--- Compiti da svolgere ---
1. Riporta dal brano sul re nudo il passo da "Il re nudo, dal" a "motivo di scandalo.", parola per parola.
2. Per favore, riassumi il brano sul re nudo in due frasi.

--- Brano di testo ---
···
L’ennesimo re nudo.

Dario Corallo ha puntato il dito su un re nudo e quello si è risentito.

No, non parlo di Roberto Burioni. No, non parlo del Partito Democratico e delle storture al suo interno.

Il re nudo, dal mio punto di vista, è un altro ed è molto vicino a tutti noi: un giovane (e, poco prima di lui, una giovane, Katia Tarasconi, le cui parole – a voler pensare bene – non hanno avuto la stessa risonanza solo perché non si è spinta a fare il nome di uno dei nuovi idoli della “sinistra”) ha puntato il dito contro le responsabilità di un’intera classe dirigente che, come tale, è concentrata in persone più anziane di lui. In questo, credo stia la nudità del re: se la critica va dal giovane al meno giovane è automaticamente motivo di scandalo.

Ma andiamo con ordine. Un uomo sotto diversi punti di vista spaventoso una volta disse: “il potere logora solo chi non ce l’ha”. Non è questa la controversia posta da Tarasconi e Corallo, per quanto potrebbe sembrarlo, e nonostante in alcuni tentino una semplificazione forzata: non è una questione di “rottamare”, capovolgere l’ordine delle cose, “uccidere i padri” e sostituirli. Non è una lotta generazionale, per quanto una buona parte di quei contorni – temporali, di costumi, idee e modi – coincidano con quelli che sto provando a rappresentare.
···
--- Righe del dataset ---
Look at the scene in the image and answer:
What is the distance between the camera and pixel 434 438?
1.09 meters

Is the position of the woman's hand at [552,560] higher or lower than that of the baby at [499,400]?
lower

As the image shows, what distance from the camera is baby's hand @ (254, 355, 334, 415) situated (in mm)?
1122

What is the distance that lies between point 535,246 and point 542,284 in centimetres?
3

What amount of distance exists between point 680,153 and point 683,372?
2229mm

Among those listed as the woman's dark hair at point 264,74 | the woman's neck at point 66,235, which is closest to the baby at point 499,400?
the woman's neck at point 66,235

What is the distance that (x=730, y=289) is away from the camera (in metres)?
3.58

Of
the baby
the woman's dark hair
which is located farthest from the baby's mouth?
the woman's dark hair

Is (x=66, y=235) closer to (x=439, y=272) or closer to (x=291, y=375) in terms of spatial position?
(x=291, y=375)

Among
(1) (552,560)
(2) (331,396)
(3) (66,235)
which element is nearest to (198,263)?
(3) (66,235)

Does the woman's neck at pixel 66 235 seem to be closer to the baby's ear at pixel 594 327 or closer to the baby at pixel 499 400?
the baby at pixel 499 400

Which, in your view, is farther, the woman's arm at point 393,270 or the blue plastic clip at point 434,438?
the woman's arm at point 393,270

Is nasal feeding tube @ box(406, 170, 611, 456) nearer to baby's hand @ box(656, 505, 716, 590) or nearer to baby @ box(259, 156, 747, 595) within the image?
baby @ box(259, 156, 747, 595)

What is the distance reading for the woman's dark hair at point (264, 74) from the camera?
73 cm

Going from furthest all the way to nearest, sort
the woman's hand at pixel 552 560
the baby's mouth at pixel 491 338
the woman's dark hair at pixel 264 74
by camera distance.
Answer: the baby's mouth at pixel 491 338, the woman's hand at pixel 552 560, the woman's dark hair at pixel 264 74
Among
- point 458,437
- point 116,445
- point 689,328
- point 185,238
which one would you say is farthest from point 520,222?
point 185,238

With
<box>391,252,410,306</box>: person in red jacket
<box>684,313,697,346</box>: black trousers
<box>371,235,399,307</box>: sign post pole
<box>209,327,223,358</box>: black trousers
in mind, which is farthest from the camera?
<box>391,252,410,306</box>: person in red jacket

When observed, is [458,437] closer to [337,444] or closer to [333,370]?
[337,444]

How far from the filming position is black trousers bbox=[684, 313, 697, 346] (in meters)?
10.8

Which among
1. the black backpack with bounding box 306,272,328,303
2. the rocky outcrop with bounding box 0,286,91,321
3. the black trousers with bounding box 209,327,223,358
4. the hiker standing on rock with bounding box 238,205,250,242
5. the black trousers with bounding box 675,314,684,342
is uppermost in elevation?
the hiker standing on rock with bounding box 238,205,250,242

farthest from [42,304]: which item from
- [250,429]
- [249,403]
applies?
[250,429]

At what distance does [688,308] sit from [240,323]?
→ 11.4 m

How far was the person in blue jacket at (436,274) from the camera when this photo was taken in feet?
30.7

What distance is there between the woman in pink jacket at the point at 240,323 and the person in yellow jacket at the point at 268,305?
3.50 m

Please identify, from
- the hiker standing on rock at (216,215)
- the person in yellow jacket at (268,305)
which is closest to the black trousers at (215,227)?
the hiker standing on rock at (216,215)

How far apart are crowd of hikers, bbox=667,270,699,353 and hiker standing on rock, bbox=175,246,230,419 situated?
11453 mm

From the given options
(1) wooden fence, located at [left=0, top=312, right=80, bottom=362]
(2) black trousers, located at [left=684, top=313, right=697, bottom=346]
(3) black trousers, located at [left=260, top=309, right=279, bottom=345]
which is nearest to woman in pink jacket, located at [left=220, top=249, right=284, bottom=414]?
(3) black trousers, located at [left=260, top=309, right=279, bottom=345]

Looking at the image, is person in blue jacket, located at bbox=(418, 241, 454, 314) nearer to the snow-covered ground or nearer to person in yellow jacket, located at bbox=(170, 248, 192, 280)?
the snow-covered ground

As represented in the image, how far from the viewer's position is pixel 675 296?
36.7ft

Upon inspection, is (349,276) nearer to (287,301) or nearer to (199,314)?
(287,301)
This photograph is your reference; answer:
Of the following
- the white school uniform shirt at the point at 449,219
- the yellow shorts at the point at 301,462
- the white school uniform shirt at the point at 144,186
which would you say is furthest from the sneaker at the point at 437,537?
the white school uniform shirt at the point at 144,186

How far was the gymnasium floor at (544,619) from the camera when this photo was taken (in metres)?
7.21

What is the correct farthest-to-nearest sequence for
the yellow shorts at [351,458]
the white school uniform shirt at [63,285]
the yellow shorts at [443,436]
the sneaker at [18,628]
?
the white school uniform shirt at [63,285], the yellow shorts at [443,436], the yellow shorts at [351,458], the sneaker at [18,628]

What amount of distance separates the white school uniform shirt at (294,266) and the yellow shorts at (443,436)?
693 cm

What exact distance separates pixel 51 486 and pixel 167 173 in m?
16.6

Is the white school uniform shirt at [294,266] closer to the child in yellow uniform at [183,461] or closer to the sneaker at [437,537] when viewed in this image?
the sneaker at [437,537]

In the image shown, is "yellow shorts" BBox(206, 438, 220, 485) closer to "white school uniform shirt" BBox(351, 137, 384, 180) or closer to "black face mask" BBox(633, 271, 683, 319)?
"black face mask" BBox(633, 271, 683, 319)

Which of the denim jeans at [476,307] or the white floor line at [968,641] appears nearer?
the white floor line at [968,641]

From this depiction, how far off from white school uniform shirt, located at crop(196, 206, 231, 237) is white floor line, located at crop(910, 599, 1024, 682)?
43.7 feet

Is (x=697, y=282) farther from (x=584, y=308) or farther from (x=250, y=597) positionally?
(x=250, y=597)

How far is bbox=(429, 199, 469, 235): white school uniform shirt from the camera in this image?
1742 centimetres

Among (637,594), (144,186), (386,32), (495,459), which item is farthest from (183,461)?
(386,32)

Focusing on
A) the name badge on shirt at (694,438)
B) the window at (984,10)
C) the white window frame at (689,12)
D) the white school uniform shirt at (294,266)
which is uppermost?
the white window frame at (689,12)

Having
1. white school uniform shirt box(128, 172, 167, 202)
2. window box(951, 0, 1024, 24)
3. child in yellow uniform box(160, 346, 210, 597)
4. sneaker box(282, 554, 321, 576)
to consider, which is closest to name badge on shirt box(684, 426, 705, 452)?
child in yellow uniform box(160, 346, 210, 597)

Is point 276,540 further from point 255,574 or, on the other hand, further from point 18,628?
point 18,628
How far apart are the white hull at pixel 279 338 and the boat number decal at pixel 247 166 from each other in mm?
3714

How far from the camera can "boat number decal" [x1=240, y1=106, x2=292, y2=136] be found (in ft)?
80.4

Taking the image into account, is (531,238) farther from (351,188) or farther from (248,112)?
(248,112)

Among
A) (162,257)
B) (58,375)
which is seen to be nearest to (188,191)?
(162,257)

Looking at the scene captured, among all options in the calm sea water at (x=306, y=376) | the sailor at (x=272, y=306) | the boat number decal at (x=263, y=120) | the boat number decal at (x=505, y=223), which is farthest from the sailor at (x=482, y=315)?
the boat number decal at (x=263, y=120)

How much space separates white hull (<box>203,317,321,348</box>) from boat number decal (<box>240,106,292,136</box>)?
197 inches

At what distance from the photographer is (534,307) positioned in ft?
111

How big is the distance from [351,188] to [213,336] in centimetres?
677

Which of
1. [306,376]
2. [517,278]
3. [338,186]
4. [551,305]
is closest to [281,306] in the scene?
···
--- Risposte ai compiti ---
1.
Il re nudo, dal mio punto di vista, è un altro ed è molto vicino a tutti noi: un giovane (e, poco prima di lui, una giovane, Katia Tarasconi, le cui parole – a voler pensare bene – non hanno avuto la stessa risonanza solo perché non si è spinta a fare il nome di uno dei nuovi idoli della “sinistra”) ha puntato il dito contro le responsabilità di un’intera classe dirigente che, come tale, è concentrata in persone più anziane di lui. In questo, credo stia la nudità del re: se la critica va dal giovane al meno giovane è automaticamente motivo di scandalo.

2. Il re nudo indicato non è Roberto Burioni né il Partito Democratico, ma il fatto che, quando un giovane come Dario Corallo (e prima di lui Katia Tarasconi) punta il dito contro le responsabilità di una classe dirigente più anziana, la critica diventa automaticamente motivo di scandalo. La controversia che pongono non è una questione di "rottamare" o di "uccidere i padri" e non è una lotta generazionale, anche se molti suoi contorni coincidono con quelli di una lotta del genere.